┌─ ИСХОДНЫЙ ОТРЫВОК

У него с “Солярисом” были особенные отношения. Он, как философ, понимал уникальность произведения. Ведь это предметное, образное воплощение диалектической категории “отдельное — общее”. “Гости” — это то, что мучает в подсознании членов экспедиции. Океан как бы дарит каждому то, что ему недостает. Но, с другой стороны, любимая Кельвина на Солярисе — это не земная погибшая Хари, а ее копия, клон. (Вот что родил провидец Лем за сорок лет до рождения овечки Долли!) Хари — это щупальце Океана, враждебного живого гиганта, который никогда, по природе своей, не поймет человека. Это проекция отношений общество — личность, государство — человек. В спектакле была прелестная сцена: Хари бралась изучать соляристику. Когда она запутывалась в трудном деле, сначала Кельвин, а потом и все остальные члены команды начинали взахлеб живописать красоты и загадки симметриад. Доведя до сознания потрясенной Хари этот феномен, кто-то прибавлял:
“А есть еще а-симметриады...” И вся компания счастливо хохотала.

Спектакль выпустили быстро, так как в компании энтузиастов, уже год репетировавшей с Голиковым, двое (Рязанцев и Бурдукова) были из Театра на Литейном. Еще двое актеров были из Театра комедии (Оликова и Тубелевич). Им разрешили играть на Литейном. Я и мои знакомые, которых
я водил на спектакль, были им покорены. Артисты играли самозабвенно. Оформление (художник Михайлов) было придумано и использовалось очень изобретательно. Прекрасна была полностью исполненная, специально написанная Виктором Кисиным месса. До слез трогал финал с серебристой рукой Хари, возникающей из волны, с которой играл на прощанье Кельвин. Он был сделан дерзко-наивно, на грани елочного представления.

└─
┌─ ПРЕДОСТАВЛЕННЫЕ ЗАПИСИ

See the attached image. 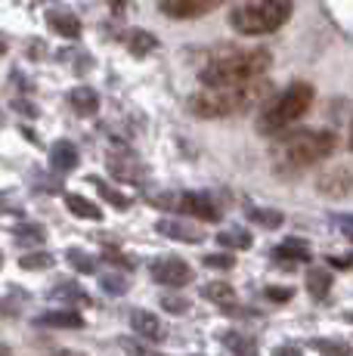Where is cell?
Wrapping results in <instances>:
<instances>
[{"instance_id": "42", "label": "cell", "mask_w": 353, "mask_h": 356, "mask_svg": "<svg viewBox=\"0 0 353 356\" xmlns=\"http://www.w3.org/2000/svg\"><path fill=\"white\" fill-rule=\"evenodd\" d=\"M6 50V44H3V40H0V53H3Z\"/></svg>"}, {"instance_id": "4", "label": "cell", "mask_w": 353, "mask_h": 356, "mask_svg": "<svg viewBox=\"0 0 353 356\" xmlns=\"http://www.w3.org/2000/svg\"><path fill=\"white\" fill-rule=\"evenodd\" d=\"M313 106V87L307 81H295L279 93L276 99H270L263 106L261 118H257V130L263 136H279L282 130H288L297 118L307 115V108Z\"/></svg>"}, {"instance_id": "2", "label": "cell", "mask_w": 353, "mask_h": 356, "mask_svg": "<svg viewBox=\"0 0 353 356\" xmlns=\"http://www.w3.org/2000/svg\"><path fill=\"white\" fill-rule=\"evenodd\" d=\"M267 93H270V84L263 78L248 81V84H239V87H205V90H199L189 99V108L199 118H227V115L248 112V108L261 106L267 99Z\"/></svg>"}, {"instance_id": "20", "label": "cell", "mask_w": 353, "mask_h": 356, "mask_svg": "<svg viewBox=\"0 0 353 356\" xmlns=\"http://www.w3.org/2000/svg\"><path fill=\"white\" fill-rule=\"evenodd\" d=\"M202 294H205L211 304L223 307V310L236 307V291H233V285H227V282H208L205 289H202Z\"/></svg>"}, {"instance_id": "27", "label": "cell", "mask_w": 353, "mask_h": 356, "mask_svg": "<svg viewBox=\"0 0 353 356\" xmlns=\"http://www.w3.org/2000/svg\"><path fill=\"white\" fill-rule=\"evenodd\" d=\"M53 298L63 300V304H90V298H87L84 289H78L74 282H63L53 289Z\"/></svg>"}, {"instance_id": "29", "label": "cell", "mask_w": 353, "mask_h": 356, "mask_svg": "<svg viewBox=\"0 0 353 356\" xmlns=\"http://www.w3.org/2000/svg\"><path fill=\"white\" fill-rule=\"evenodd\" d=\"M310 347H313L316 353H322V356H353L350 344H341V341H329V338L310 341Z\"/></svg>"}, {"instance_id": "28", "label": "cell", "mask_w": 353, "mask_h": 356, "mask_svg": "<svg viewBox=\"0 0 353 356\" xmlns=\"http://www.w3.org/2000/svg\"><path fill=\"white\" fill-rule=\"evenodd\" d=\"M248 217L257 223V227H267V229H276V227H282V211H273V208H254V211H248Z\"/></svg>"}, {"instance_id": "21", "label": "cell", "mask_w": 353, "mask_h": 356, "mask_svg": "<svg viewBox=\"0 0 353 356\" xmlns=\"http://www.w3.org/2000/svg\"><path fill=\"white\" fill-rule=\"evenodd\" d=\"M220 341L227 344V350L236 356H257V344L251 338H245L242 332H223Z\"/></svg>"}, {"instance_id": "36", "label": "cell", "mask_w": 353, "mask_h": 356, "mask_svg": "<svg viewBox=\"0 0 353 356\" xmlns=\"http://www.w3.org/2000/svg\"><path fill=\"white\" fill-rule=\"evenodd\" d=\"M335 223H338V229L344 232V236L353 242V214H347V217H335Z\"/></svg>"}, {"instance_id": "43", "label": "cell", "mask_w": 353, "mask_h": 356, "mask_svg": "<svg viewBox=\"0 0 353 356\" xmlns=\"http://www.w3.org/2000/svg\"><path fill=\"white\" fill-rule=\"evenodd\" d=\"M350 149H353V130H350Z\"/></svg>"}, {"instance_id": "11", "label": "cell", "mask_w": 353, "mask_h": 356, "mask_svg": "<svg viewBox=\"0 0 353 356\" xmlns=\"http://www.w3.org/2000/svg\"><path fill=\"white\" fill-rule=\"evenodd\" d=\"M273 260L276 264H285V266H295V264H307L310 260V248L307 242L301 238H285L273 248Z\"/></svg>"}, {"instance_id": "9", "label": "cell", "mask_w": 353, "mask_h": 356, "mask_svg": "<svg viewBox=\"0 0 353 356\" xmlns=\"http://www.w3.org/2000/svg\"><path fill=\"white\" fill-rule=\"evenodd\" d=\"M316 189L322 195L341 198V195H347L350 189H353V174H350L347 168H331V170H325V174L316 180Z\"/></svg>"}, {"instance_id": "37", "label": "cell", "mask_w": 353, "mask_h": 356, "mask_svg": "<svg viewBox=\"0 0 353 356\" xmlns=\"http://www.w3.org/2000/svg\"><path fill=\"white\" fill-rule=\"evenodd\" d=\"M13 108H16V112H22V115H28V118H35V115H38V108L31 106V102H25V99H13Z\"/></svg>"}, {"instance_id": "3", "label": "cell", "mask_w": 353, "mask_h": 356, "mask_svg": "<svg viewBox=\"0 0 353 356\" xmlns=\"http://www.w3.org/2000/svg\"><path fill=\"white\" fill-rule=\"evenodd\" d=\"M270 68L267 50H223L220 56L208 59V65L199 72V81L205 87H239L248 81L263 78Z\"/></svg>"}, {"instance_id": "32", "label": "cell", "mask_w": 353, "mask_h": 356, "mask_svg": "<svg viewBox=\"0 0 353 356\" xmlns=\"http://www.w3.org/2000/svg\"><path fill=\"white\" fill-rule=\"evenodd\" d=\"M19 266H22V270H47V266H53V257L47 254V251H35V254L19 257Z\"/></svg>"}, {"instance_id": "17", "label": "cell", "mask_w": 353, "mask_h": 356, "mask_svg": "<svg viewBox=\"0 0 353 356\" xmlns=\"http://www.w3.org/2000/svg\"><path fill=\"white\" fill-rule=\"evenodd\" d=\"M65 208H69L74 217H81V220H103V211H99V204H93L90 198H84V195H78V193L65 195Z\"/></svg>"}, {"instance_id": "12", "label": "cell", "mask_w": 353, "mask_h": 356, "mask_svg": "<svg viewBox=\"0 0 353 356\" xmlns=\"http://www.w3.org/2000/svg\"><path fill=\"white\" fill-rule=\"evenodd\" d=\"M155 229L167 238H176V242H202V238H205V232L199 227H192L189 220H167L165 217V220L155 223Z\"/></svg>"}, {"instance_id": "33", "label": "cell", "mask_w": 353, "mask_h": 356, "mask_svg": "<svg viewBox=\"0 0 353 356\" xmlns=\"http://www.w3.org/2000/svg\"><path fill=\"white\" fill-rule=\"evenodd\" d=\"M205 266H211V270H233V266H236V257H233V254H223V251H217V254H208V257H205Z\"/></svg>"}, {"instance_id": "1", "label": "cell", "mask_w": 353, "mask_h": 356, "mask_svg": "<svg viewBox=\"0 0 353 356\" xmlns=\"http://www.w3.org/2000/svg\"><path fill=\"white\" fill-rule=\"evenodd\" d=\"M338 146V136L331 130H295L279 136L273 146V168L279 174H297L304 168H313L316 161L329 159Z\"/></svg>"}, {"instance_id": "18", "label": "cell", "mask_w": 353, "mask_h": 356, "mask_svg": "<svg viewBox=\"0 0 353 356\" xmlns=\"http://www.w3.org/2000/svg\"><path fill=\"white\" fill-rule=\"evenodd\" d=\"M69 102L78 115H93L99 108V97H97L93 87H74V90L69 93Z\"/></svg>"}, {"instance_id": "10", "label": "cell", "mask_w": 353, "mask_h": 356, "mask_svg": "<svg viewBox=\"0 0 353 356\" xmlns=\"http://www.w3.org/2000/svg\"><path fill=\"white\" fill-rule=\"evenodd\" d=\"M47 25H50L56 34L69 38V40H78L81 38V19L74 16L72 10H63V6H56V10L47 13Z\"/></svg>"}, {"instance_id": "5", "label": "cell", "mask_w": 353, "mask_h": 356, "mask_svg": "<svg viewBox=\"0 0 353 356\" xmlns=\"http://www.w3.org/2000/svg\"><path fill=\"white\" fill-rule=\"evenodd\" d=\"M291 19V0H248L229 16L239 34H273Z\"/></svg>"}, {"instance_id": "34", "label": "cell", "mask_w": 353, "mask_h": 356, "mask_svg": "<svg viewBox=\"0 0 353 356\" xmlns=\"http://www.w3.org/2000/svg\"><path fill=\"white\" fill-rule=\"evenodd\" d=\"M161 307H165L167 313H186L189 310V300L180 298V294H165V298H161Z\"/></svg>"}, {"instance_id": "14", "label": "cell", "mask_w": 353, "mask_h": 356, "mask_svg": "<svg viewBox=\"0 0 353 356\" xmlns=\"http://www.w3.org/2000/svg\"><path fill=\"white\" fill-rule=\"evenodd\" d=\"M50 168L56 174H69V170L78 168V146L69 140H59L50 146Z\"/></svg>"}, {"instance_id": "45", "label": "cell", "mask_w": 353, "mask_h": 356, "mask_svg": "<svg viewBox=\"0 0 353 356\" xmlns=\"http://www.w3.org/2000/svg\"><path fill=\"white\" fill-rule=\"evenodd\" d=\"M0 260H3V257H0Z\"/></svg>"}, {"instance_id": "22", "label": "cell", "mask_w": 353, "mask_h": 356, "mask_svg": "<svg viewBox=\"0 0 353 356\" xmlns=\"http://www.w3.org/2000/svg\"><path fill=\"white\" fill-rule=\"evenodd\" d=\"M331 289V273L322 270V266H313V270H307V291L313 294L316 300H322L325 294Z\"/></svg>"}, {"instance_id": "39", "label": "cell", "mask_w": 353, "mask_h": 356, "mask_svg": "<svg viewBox=\"0 0 353 356\" xmlns=\"http://www.w3.org/2000/svg\"><path fill=\"white\" fill-rule=\"evenodd\" d=\"M10 211H13V204L6 202V195H0V214H10Z\"/></svg>"}, {"instance_id": "23", "label": "cell", "mask_w": 353, "mask_h": 356, "mask_svg": "<svg viewBox=\"0 0 353 356\" xmlns=\"http://www.w3.org/2000/svg\"><path fill=\"white\" fill-rule=\"evenodd\" d=\"M99 285H103L106 294H124L131 289V276L118 270H106V273H99Z\"/></svg>"}, {"instance_id": "25", "label": "cell", "mask_w": 353, "mask_h": 356, "mask_svg": "<svg viewBox=\"0 0 353 356\" xmlns=\"http://www.w3.org/2000/svg\"><path fill=\"white\" fill-rule=\"evenodd\" d=\"M217 245H223V248H229V251H245V248H251V232L223 229L220 236H217Z\"/></svg>"}, {"instance_id": "40", "label": "cell", "mask_w": 353, "mask_h": 356, "mask_svg": "<svg viewBox=\"0 0 353 356\" xmlns=\"http://www.w3.org/2000/svg\"><path fill=\"white\" fill-rule=\"evenodd\" d=\"M53 356H84V353H74V350H59V353H53Z\"/></svg>"}, {"instance_id": "31", "label": "cell", "mask_w": 353, "mask_h": 356, "mask_svg": "<svg viewBox=\"0 0 353 356\" xmlns=\"http://www.w3.org/2000/svg\"><path fill=\"white\" fill-rule=\"evenodd\" d=\"M118 344H121V350H124L127 356H167V353L152 350V347H146L142 341H133V338H118Z\"/></svg>"}, {"instance_id": "13", "label": "cell", "mask_w": 353, "mask_h": 356, "mask_svg": "<svg viewBox=\"0 0 353 356\" xmlns=\"http://www.w3.org/2000/svg\"><path fill=\"white\" fill-rule=\"evenodd\" d=\"M131 325H133V332H137L140 338H146V341H161L165 338V323H161L155 313H149V310H133L131 313Z\"/></svg>"}, {"instance_id": "6", "label": "cell", "mask_w": 353, "mask_h": 356, "mask_svg": "<svg viewBox=\"0 0 353 356\" xmlns=\"http://www.w3.org/2000/svg\"><path fill=\"white\" fill-rule=\"evenodd\" d=\"M155 204H161V208H174V211H183V214L195 217V220H220V204L214 202L208 193H171L165 198H152Z\"/></svg>"}, {"instance_id": "26", "label": "cell", "mask_w": 353, "mask_h": 356, "mask_svg": "<svg viewBox=\"0 0 353 356\" xmlns=\"http://www.w3.org/2000/svg\"><path fill=\"white\" fill-rule=\"evenodd\" d=\"M47 232L44 227H38V223H19L16 227V242L25 245V248H31V245H44Z\"/></svg>"}, {"instance_id": "41", "label": "cell", "mask_w": 353, "mask_h": 356, "mask_svg": "<svg viewBox=\"0 0 353 356\" xmlns=\"http://www.w3.org/2000/svg\"><path fill=\"white\" fill-rule=\"evenodd\" d=\"M0 356H13V353H10V347H3V344H0Z\"/></svg>"}, {"instance_id": "30", "label": "cell", "mask_w": 353, "mask_h": 356, "mask_svg": "<svg viewBox=\"0 0 353 356\" xmlns=\"http://www.w3.org/2000/svg\"><path fill=\"white\" fill-rule=\"evenodd\" d=\"M69 260L74 264V270H81V273H97L99 270V260L93 254H84V251H78V248L69 251Z\"/></svg>"}, {"instance_id": "8", "label": "cell", "mask_w": 353, "mask_h": 356, "mask_svg": "<svg viewBox=\"0 0 353 356\" xmlns=\"http://www.w3.org/2000/svg\"><path fill=\"white\" fill-rule=\"evenodd\" d=\"M223 3H229V0H158V10L171 19H202L220 10Z\"/></svg>"}, {"instance_id": "16", "label": "cell", "mask_w": 353, "mask_h": 356, "mask_svg": "<svg viewBox=\"0 0 353 356\" xmlns=\"http://www.w3.org/2000/svg\"><path fill=\"white\" fill-rule=\"evenodd\" d=\"M38 325H44V328H84V319H81L78 310H53V313H40Z\"/></svg>"}, {"instance_id": "7", "label": "cell", "mask_w": 353, "mask_h": 356, "mask_svg": "<svg viewBox=\"0 0 353 356\" xmlns=\"http://www.w3.org/2000/svg\"><path fill=\"white\" fill-rule=\"evenodd\" d=\"M149 273H152V279L158 285H167V289H183V285L192 282V266L186 264V260L167 254V257H155L152 264H149Z\"/></svg>"}, {"instance_id": "44", "label": "cell", "mask_w": 353, "mask_h": 356, "mask_svg": "<svg viewBox=\"0 0 353 356\" xmlns=\"http://www.w3.org/2000/svg\"><path fill=\"white\" fill-rule=\"evenodd\" d=\"M347 264H350V266H353V254H350V257H347Z\"/></svg>"}, {"instance_id": "15", "label": "cell", "mask_w": 353, "mask_h": 356, "mask_svg": "<svg viewBox=\"0 0 353 356\" xmlns=\"http://www.w3.org/2000/svg\"><path fill=\"white\" fill-rule=\"evenodd\" d=\"M108 170H112L118 180H127V183H140L142 174H146L142 164L133 159V155H118V159L112 155V159H108Z\"/></svg>"}, {"instance_id": "35", "label": "cell", "mask_w": 353, "mask_h": 356, "mask_svg": "<svg viewBox=\"0 0 353 356\" xmlns=\"http://www.w3.org/2000/svg\"><path fill=\"white\" fill-rule=\"evenodd\" d=\"M263 294H267L273 304H285V300H291V294H295V291L285 289V285H267V291H263Z\"/></svg>"}, {"instance_id": "24", "label": "cell", "mask_w": 353, "mask_h": 356, "mask_svg": "<svg viewBox=\"0 0 353 356\" xmlns=\"http://www.w3.org/2000/svg\"><path fill=\"white\" fill-rule=\"evenodd\" d=\"M87 180H90L93 186L99 189V195H103L108 204H115V208H121V211H124V208H131V198H127L124 193H118V189H115V186H108V183L103 180V177H87Z\"/></svg>"}, {"instance_id": "38", "label": "cell", "mask_w": 353, "mask_h": 356, "mask_svg": "<svg viewBox=\"0 0 353 356\" xmlns=\"http://www.w3.org/2000/svg\"><path fill=\"white\" fill-rule=\"evenodd\" d=\"M106 260H108V264H121V266H131V260H127L124 254H115V251H106Z\"/></svg>"}, {"instance_id": "19", "label": "cell", "mask_w": 353, "mask_h": 356, "mask_svg": "<svg viewBox=\"0 0 353 356\" xmlns=\"http://www.w3.org/2000/svg\"><path fill=\"white\" fill-rule=\"evenodd\" d=\"M121 40H124V47L133 53V56H146V53H152L155 47H158V40H155L152 34H149V31H140V29H131Z\"/></svg>"}]
</instances>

└─

• ЗАДАНИЯ:
a) Ответьте на вопросы по отрывку о спектакле «Солярис»:
(i) Что бралась изучать Хари в одной из сцен спектакля?
(ii) Кто был художником спектакля?
(iii) Кто написал мессу, прозвучавшую в спектакле?
b) Сообщите, пожалуйста, все строки записей, в которых есть слово «instances», переписав каждую целиком. Регистр учитывается.

• ОТВЕТЫ К ЗАДАНИЯМ:
a)
(i) Соляристику.
(ii) Михайлов.
(iii) Виктор Кисин.

b)
Wrapping results in <instances>:
<instances>
</instances>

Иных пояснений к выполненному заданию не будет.